Job Description: We are seeking an experienced SRE to ensure the high availability and reliability of our consumer-facing applications. The ideal candidate will have a strong background in supporting retail industry applications, with a preference for those with hands-on experience on AWS, Grafana, and Java development. Good English communication skill is also essential for this role.
Key Responsibilities: - Implement and maintain site reliability processes and systems. - Provide service outage escalation response and guidance alongside software engineers. - Review and assess the impact of monitoring metrics on current system behavior. - Research and implement new tools and technologies to solve problems more efficiently. - Conduct root cause analysis of production issues, including complex backend troubleshooting and debugging. - Collaborate with cross-functional teams to achieve reliability excellence.
Preferred Experience: - 5yrs+ Proven work experience as a Site Reliability Engineer or in a similar role, particularly in the retail industry. - Hands-on experience supporting consumer-facing applications. - In-depth knowledge of AWS services and best practices for cloud infrastructure. - Proficiency with Grafana for monitoring and observability. - Strong Java development skills, with experience implementing API functionality using REST, JSON, or similar technologies. - Background with statistical or reliability software packages.

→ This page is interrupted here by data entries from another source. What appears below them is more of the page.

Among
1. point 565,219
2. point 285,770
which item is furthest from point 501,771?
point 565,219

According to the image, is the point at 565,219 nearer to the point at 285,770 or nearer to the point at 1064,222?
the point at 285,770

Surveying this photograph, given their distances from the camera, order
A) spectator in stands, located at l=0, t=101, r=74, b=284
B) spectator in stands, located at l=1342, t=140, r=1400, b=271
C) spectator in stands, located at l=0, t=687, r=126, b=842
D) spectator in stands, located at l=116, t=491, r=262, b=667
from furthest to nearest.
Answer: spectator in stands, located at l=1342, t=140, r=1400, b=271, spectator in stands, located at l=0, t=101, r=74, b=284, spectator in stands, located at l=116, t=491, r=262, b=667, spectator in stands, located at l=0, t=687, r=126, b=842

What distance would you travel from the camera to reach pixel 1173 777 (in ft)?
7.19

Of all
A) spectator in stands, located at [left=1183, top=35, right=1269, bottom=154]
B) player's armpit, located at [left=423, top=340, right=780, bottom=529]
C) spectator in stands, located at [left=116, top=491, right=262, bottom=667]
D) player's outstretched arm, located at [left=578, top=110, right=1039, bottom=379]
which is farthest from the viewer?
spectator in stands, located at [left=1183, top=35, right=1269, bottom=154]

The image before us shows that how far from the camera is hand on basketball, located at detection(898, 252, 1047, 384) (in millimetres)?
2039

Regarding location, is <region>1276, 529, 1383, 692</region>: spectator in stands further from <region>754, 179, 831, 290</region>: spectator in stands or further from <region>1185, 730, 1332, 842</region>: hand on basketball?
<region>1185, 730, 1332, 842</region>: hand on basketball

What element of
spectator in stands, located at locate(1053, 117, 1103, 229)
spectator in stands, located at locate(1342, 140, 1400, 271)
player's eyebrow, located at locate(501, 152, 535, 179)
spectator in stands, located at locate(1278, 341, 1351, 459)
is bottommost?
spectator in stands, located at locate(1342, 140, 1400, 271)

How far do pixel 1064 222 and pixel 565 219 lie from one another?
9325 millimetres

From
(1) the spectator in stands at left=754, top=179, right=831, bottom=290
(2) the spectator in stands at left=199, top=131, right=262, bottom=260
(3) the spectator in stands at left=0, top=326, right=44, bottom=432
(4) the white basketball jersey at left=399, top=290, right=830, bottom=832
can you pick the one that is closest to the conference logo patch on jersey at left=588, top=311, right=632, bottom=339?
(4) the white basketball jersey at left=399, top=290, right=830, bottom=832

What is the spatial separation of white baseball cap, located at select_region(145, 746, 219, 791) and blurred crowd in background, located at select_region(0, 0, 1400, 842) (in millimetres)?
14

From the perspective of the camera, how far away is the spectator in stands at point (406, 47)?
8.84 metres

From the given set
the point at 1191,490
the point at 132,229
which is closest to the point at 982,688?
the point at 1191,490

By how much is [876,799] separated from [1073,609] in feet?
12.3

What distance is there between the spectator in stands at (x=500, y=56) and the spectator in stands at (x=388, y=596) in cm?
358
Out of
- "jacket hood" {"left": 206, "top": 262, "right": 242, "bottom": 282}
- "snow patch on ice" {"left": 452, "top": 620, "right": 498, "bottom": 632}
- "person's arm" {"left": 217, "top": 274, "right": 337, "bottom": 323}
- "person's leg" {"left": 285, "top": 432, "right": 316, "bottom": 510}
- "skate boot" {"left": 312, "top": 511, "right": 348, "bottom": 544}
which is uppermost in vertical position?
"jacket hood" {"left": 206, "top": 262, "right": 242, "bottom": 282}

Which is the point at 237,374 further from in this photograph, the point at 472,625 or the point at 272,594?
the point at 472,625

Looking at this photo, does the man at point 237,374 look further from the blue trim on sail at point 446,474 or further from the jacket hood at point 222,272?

Skills: - Expertise in troubleshooting Linux servers. - Strong coding skills in at least one programming language, with a preference for Java. - Familiarity with software engineering best practices, including testing, continuous integration, and continuous delivery. - A passion for solving problems using open-source software. - The ability to thrive in a rapidly evolving, globally distributed environment. - Strong English communication skills, both written and verbal.